Challenge:
Return the data below without changes, from the line containing "From what is" through the line containing "8.27 meters", both included.

Start Data records

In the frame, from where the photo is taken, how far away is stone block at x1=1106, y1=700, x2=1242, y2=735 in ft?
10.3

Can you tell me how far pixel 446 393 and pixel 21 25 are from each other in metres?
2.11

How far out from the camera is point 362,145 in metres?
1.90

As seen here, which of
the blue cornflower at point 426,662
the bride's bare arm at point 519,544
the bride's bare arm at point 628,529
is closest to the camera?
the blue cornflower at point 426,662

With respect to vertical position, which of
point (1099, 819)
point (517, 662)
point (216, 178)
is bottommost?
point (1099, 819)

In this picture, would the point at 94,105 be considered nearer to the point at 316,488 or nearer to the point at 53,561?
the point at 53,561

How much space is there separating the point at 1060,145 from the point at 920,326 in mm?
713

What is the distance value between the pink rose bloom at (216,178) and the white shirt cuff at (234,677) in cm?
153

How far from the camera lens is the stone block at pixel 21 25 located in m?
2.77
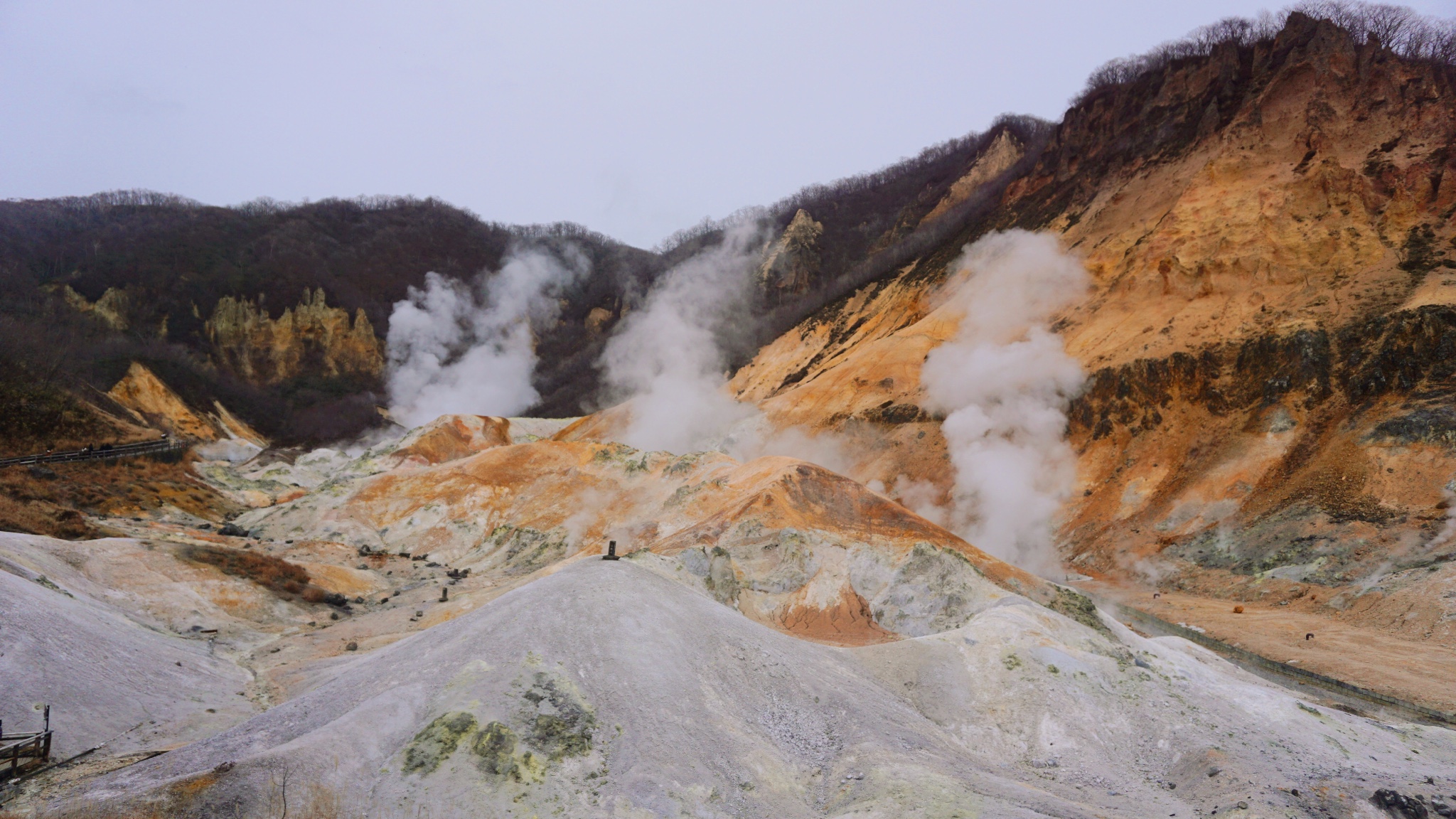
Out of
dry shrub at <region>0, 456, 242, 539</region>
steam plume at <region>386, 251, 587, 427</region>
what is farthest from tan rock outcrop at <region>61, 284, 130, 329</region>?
dry shrub at <region>0, 456, 242, 539</region>

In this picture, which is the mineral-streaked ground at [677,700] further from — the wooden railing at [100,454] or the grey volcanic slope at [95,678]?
the wooden railing at [100,454]

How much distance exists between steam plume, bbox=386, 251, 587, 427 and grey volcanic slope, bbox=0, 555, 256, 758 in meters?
70.6

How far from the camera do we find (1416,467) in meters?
22.2

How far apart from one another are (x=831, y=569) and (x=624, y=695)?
11.1 meters

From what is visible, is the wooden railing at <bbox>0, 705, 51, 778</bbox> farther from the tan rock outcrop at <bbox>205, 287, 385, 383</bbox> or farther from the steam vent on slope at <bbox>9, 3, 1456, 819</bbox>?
the tan rock outcrop at <bbox>205, 287, 385, 383</bbox>

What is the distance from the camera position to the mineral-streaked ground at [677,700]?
8.27 meters

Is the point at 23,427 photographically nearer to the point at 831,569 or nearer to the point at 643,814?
the point at 831,569

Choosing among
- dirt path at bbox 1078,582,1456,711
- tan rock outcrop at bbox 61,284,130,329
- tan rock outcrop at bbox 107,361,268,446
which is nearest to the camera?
dirt path at bbox 1078,582,1456,711

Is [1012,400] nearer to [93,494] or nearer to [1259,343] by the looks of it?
[1259,343]

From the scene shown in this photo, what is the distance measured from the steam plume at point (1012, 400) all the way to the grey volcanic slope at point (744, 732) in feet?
55.0

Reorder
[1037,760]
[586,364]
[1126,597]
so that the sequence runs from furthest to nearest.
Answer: [586,364] < [1126,597] < [1037,760]

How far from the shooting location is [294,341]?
81375mm

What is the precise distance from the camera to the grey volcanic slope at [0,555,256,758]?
31.8 feet

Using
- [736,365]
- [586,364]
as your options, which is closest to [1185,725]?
[736,365]
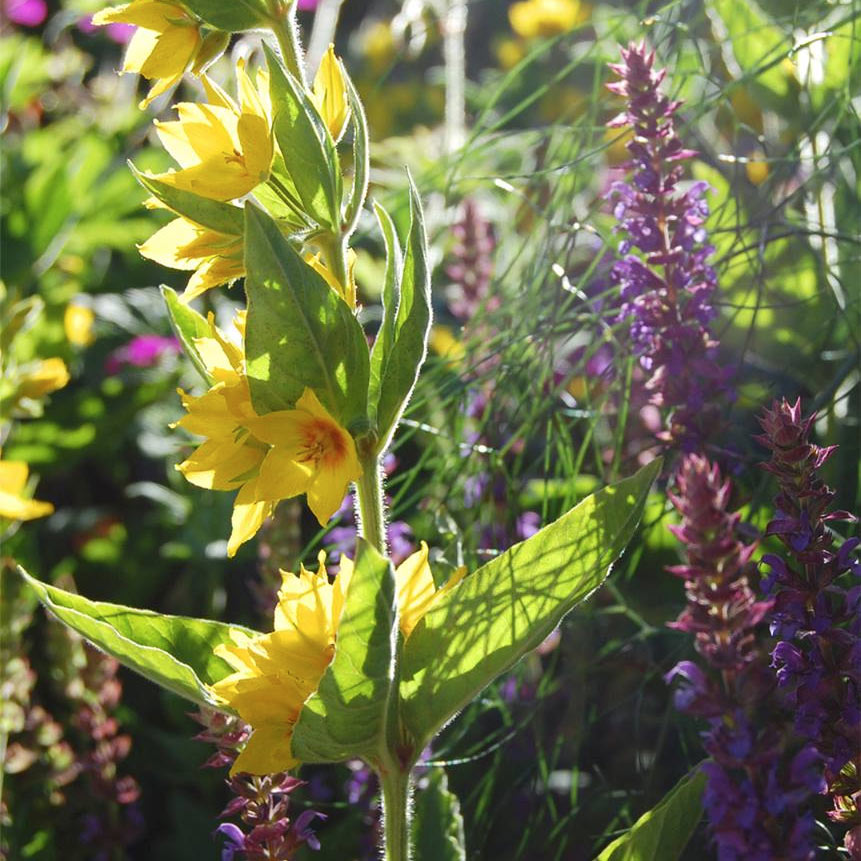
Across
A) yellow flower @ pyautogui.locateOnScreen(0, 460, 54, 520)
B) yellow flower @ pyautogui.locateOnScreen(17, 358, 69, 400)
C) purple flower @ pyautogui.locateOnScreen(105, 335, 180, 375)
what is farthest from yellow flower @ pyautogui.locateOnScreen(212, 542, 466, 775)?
purple flower @ pyautogui.locateOnScreen(105, 335, 180, 375)

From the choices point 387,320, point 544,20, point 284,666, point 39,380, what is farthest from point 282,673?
point 544,20

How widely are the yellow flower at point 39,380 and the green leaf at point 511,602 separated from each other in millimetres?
598

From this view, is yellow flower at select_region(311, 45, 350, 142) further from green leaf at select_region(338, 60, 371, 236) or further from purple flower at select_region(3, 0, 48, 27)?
purple flower at select_region(3, 0, 48, 27)

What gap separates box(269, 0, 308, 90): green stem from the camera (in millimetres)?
717

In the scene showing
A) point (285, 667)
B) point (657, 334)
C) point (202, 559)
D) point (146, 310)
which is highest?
point (657, 334)

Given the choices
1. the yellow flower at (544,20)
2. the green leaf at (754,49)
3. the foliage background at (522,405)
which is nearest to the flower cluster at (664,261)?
the foliage background at (522,405)

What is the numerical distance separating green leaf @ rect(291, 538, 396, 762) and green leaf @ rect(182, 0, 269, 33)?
0.32 m

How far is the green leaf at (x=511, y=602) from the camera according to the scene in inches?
25.6

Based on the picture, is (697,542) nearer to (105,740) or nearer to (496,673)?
(496,673)

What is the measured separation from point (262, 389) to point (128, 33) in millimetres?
2341

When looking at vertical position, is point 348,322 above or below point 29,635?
above

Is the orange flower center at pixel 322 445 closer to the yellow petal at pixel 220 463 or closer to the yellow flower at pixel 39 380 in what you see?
the yellow petal at pixel 220 463

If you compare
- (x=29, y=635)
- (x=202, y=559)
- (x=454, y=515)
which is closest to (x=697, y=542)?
(x=454, y=515)

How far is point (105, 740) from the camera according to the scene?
1.18 meters
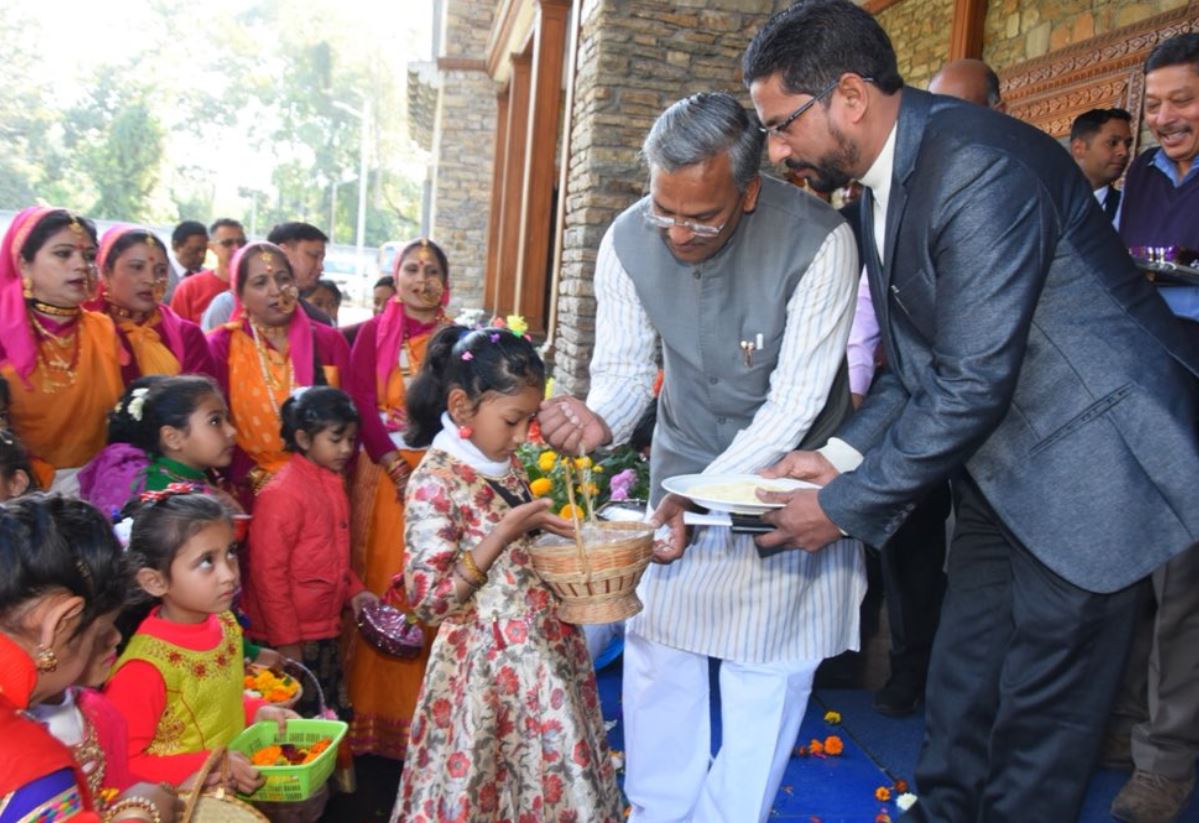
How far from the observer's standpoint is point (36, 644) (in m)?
1.70

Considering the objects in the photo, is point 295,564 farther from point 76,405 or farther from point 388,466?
point 76,405

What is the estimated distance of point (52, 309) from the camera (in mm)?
3475

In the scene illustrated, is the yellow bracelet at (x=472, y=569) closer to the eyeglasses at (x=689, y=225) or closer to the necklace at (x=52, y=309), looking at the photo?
the eyeglasses at (x=689, y=225)

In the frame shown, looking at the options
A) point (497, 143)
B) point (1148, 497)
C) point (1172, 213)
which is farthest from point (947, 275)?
point (497, 143)

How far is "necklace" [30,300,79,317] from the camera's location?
3.45m

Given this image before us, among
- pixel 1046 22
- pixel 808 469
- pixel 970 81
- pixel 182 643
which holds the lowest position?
pixel 182 643

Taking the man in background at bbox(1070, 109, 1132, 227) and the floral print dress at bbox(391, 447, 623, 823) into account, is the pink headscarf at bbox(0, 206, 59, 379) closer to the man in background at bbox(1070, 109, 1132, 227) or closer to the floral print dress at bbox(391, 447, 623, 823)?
the floral print dress at bbox(391, 447, 623, 823)

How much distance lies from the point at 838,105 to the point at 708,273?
1.75 feet

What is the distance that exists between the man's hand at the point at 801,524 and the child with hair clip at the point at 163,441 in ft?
5.97

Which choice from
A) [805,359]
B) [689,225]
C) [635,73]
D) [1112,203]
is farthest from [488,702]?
[635,73]

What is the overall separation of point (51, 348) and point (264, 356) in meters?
0.82

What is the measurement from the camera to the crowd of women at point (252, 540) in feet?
6.08

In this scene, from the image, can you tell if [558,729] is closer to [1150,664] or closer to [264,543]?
[264,543]

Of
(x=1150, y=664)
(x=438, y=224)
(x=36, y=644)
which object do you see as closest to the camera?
(x=36, y=644)
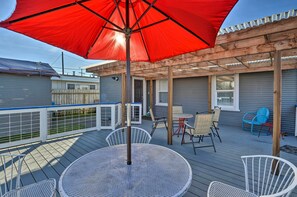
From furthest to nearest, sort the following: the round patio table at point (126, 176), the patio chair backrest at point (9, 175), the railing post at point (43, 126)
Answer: the railing post at point (43, 126) < the patio chair backrest at point (9, 175) < the round patio table at point (126, 176)

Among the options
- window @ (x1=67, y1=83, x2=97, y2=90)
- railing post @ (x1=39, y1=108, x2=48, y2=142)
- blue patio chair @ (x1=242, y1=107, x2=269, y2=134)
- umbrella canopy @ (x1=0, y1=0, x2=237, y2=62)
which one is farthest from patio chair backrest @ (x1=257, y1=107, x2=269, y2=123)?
window @ (x1=67, y1=83, x2=97, y2=90)

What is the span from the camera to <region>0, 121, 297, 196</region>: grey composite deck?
251 cm

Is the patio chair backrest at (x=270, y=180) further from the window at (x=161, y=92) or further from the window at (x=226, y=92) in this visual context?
the window at (x=161, y=92)

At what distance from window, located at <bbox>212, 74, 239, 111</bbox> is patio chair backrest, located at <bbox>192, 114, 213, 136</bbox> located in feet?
11.5

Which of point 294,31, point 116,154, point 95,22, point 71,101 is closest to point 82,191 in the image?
point 116,154

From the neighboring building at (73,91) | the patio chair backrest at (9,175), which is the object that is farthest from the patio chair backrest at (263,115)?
the neighboring building at (73,91)

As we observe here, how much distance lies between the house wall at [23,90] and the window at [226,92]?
7.60m

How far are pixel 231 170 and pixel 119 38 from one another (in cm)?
295

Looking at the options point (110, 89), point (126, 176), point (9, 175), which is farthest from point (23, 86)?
point (126, 176)

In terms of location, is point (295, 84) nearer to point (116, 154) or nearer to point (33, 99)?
point (116, 154)

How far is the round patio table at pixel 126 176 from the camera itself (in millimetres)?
1086

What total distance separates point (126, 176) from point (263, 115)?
587 cm

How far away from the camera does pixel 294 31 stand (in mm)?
2367

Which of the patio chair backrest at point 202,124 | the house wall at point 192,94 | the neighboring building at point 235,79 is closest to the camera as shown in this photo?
the neighboring building at point 235,79
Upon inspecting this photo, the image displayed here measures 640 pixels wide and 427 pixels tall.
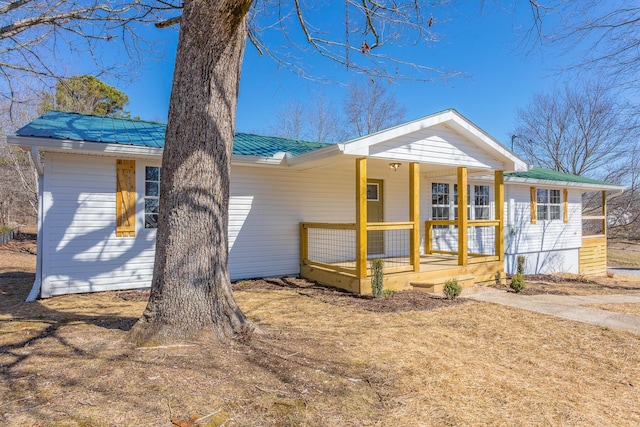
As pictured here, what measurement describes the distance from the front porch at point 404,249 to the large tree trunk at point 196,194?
11.0 ft

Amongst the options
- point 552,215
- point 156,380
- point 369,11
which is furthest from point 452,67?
point 552,215

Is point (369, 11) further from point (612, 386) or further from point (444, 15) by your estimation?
point (612, 386)

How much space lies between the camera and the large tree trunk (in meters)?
3.45

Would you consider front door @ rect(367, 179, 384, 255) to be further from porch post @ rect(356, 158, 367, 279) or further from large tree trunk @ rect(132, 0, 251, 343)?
large tree trunk @ rect(132, 0, 251, 343)

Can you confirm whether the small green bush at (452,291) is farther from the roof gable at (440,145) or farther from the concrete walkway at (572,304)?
the roof gable at (440,145)

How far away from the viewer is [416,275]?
727cm

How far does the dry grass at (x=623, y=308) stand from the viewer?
581 centimetres

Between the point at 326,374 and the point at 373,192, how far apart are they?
712 cm

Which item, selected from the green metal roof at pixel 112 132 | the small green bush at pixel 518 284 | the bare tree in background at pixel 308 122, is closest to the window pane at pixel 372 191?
the green metal roof at pixel 112 132

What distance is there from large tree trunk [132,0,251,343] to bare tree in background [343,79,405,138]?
2080cm

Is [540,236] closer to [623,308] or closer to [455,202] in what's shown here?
[455,202]

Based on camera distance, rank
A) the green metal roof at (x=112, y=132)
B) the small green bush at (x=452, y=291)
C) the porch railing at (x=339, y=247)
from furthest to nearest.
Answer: the porch railing at (x=339, y=247)
the small green bush at (x=452, y=291)
the green metal roof at (x=112, y=132)

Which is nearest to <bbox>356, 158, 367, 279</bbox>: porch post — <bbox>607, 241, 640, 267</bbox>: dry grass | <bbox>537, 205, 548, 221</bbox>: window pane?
<bbox>537, 205, 548, 221</bbox>: window pane

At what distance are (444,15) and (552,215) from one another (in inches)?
421
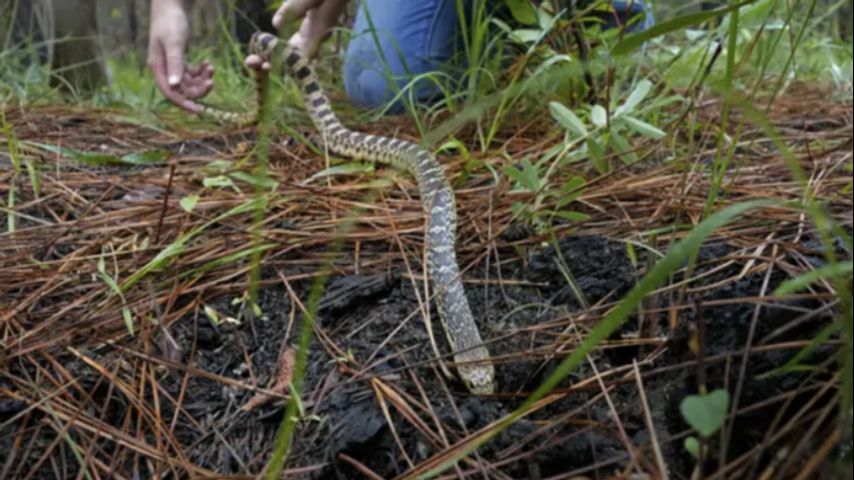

End Data records

Answer to the exercise:
From what is visible, is the wooden railing at <bbox>0, 705, 51, 778</bbox> farther from the tan rock outcrop at <bbox>205, 287, 385, 383</bbox> or farther from the steam vent on slope at <bbox>9, 3, 1456, 819</bbox>?
the tan rock outcrop at <bbox>205, 287, 385, 383</bbox>

What is the distance from the camera position to the mineral-streaked ground at [677,700]?
8.27 meters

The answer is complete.